→ Exercise input
################
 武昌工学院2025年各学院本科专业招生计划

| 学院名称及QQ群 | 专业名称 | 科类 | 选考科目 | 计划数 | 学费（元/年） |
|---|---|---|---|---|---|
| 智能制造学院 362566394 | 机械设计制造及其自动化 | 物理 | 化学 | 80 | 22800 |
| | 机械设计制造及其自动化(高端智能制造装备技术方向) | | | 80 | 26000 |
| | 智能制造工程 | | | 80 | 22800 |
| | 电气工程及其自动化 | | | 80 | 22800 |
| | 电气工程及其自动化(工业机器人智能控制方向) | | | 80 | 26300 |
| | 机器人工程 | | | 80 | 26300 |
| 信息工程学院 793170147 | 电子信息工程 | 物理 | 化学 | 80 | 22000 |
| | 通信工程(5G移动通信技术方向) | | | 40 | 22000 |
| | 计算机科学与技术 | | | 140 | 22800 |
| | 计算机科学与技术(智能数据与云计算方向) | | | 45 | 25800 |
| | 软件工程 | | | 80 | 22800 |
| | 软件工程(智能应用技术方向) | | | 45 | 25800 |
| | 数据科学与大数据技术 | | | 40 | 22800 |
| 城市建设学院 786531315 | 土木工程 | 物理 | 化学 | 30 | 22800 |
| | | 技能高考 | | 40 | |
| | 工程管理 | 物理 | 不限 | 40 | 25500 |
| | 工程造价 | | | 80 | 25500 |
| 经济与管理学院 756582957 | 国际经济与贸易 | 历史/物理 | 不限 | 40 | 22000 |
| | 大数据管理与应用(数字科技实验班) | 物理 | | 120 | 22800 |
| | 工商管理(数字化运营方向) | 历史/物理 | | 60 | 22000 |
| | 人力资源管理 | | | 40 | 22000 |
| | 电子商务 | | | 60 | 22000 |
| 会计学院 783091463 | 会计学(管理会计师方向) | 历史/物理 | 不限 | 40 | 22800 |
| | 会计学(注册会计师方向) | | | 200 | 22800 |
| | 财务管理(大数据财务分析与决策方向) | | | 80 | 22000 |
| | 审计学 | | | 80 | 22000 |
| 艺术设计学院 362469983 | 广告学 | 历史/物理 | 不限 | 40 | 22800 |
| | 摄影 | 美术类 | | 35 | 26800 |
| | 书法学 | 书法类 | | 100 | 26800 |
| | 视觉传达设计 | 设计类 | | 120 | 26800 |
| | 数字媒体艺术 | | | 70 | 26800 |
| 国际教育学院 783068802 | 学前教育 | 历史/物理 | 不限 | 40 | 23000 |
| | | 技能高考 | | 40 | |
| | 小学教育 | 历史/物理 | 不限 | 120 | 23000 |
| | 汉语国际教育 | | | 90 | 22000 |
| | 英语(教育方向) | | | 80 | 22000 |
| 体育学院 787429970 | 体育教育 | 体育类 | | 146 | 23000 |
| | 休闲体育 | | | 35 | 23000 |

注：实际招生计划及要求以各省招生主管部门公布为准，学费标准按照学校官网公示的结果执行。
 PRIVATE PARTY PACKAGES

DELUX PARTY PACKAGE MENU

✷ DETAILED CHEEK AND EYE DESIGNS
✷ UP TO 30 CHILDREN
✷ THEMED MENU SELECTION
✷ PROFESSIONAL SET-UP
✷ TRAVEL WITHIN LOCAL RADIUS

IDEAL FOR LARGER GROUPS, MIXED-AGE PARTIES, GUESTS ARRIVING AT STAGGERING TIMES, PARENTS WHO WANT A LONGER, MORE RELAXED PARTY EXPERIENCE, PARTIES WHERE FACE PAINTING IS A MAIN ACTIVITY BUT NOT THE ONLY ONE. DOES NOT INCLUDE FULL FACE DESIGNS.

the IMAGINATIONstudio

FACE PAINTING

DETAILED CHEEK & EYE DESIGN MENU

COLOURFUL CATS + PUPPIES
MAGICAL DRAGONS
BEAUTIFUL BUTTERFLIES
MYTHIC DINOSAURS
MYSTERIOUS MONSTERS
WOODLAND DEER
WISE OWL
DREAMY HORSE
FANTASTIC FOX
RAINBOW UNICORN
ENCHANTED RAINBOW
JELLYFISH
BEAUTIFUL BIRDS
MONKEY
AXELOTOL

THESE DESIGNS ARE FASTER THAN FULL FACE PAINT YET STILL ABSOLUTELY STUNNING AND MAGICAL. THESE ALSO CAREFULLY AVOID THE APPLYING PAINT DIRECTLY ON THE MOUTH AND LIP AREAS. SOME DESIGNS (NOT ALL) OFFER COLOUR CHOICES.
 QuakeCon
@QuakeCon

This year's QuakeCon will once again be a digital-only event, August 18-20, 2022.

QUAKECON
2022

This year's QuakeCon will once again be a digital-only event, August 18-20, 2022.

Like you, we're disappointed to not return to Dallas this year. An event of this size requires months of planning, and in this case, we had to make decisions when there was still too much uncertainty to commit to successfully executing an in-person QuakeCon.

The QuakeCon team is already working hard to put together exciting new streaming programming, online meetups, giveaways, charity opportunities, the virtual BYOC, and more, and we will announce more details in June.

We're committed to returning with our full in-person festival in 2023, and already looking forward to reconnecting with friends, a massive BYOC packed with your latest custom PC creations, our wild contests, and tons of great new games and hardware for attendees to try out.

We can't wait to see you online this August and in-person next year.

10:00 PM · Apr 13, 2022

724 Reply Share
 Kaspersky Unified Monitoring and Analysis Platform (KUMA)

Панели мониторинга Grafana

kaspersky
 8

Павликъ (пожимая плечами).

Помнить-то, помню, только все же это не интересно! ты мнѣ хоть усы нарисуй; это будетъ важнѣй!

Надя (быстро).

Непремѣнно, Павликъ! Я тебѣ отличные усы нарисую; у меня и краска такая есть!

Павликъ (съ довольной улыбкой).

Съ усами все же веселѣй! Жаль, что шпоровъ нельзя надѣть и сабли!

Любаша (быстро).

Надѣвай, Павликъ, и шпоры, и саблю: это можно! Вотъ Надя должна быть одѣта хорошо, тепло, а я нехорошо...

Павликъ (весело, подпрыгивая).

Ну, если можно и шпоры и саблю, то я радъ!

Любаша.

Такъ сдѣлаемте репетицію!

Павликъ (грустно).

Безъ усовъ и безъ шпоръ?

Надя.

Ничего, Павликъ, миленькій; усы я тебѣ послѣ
################
→ Try it
Out of the material above, output word for word the line with "120 | 22800 |", the line with "100 | 26800 |", and all lines between them, with nothing else.

→ Solution
| | 大数据管理与应用(数字科技实验班) | 物理 | | 120 | 22800 |
| | 工商管理(数字化运营方向) | 历史/物理 | | 60 | 22000 |
| | 人力资源管理 | | | 40 | 22000 |
| | 电子商务 | | | 60 | 22000 |
| 会计学院 783091463 | 会计学(管理会计师方向) | 历史/物理 | 不限 | 40 | 22800 |
| | 会计学(注册会计师方向) | | | 200 | 22800 |
| | 财务管理(大数据财务分析与决策方向) | | | 80 | 22000 |
| | 审计学 | | | 80 | 22000 |
| 艺术设计学院 362469983 | 广告学 | 历史/物理 | 不限 | 40 | 22800 |
| | 摄影 | 美术类 | | 35 | 26800 |
| | 书法学 | 书法类 | | 100 | 26800 |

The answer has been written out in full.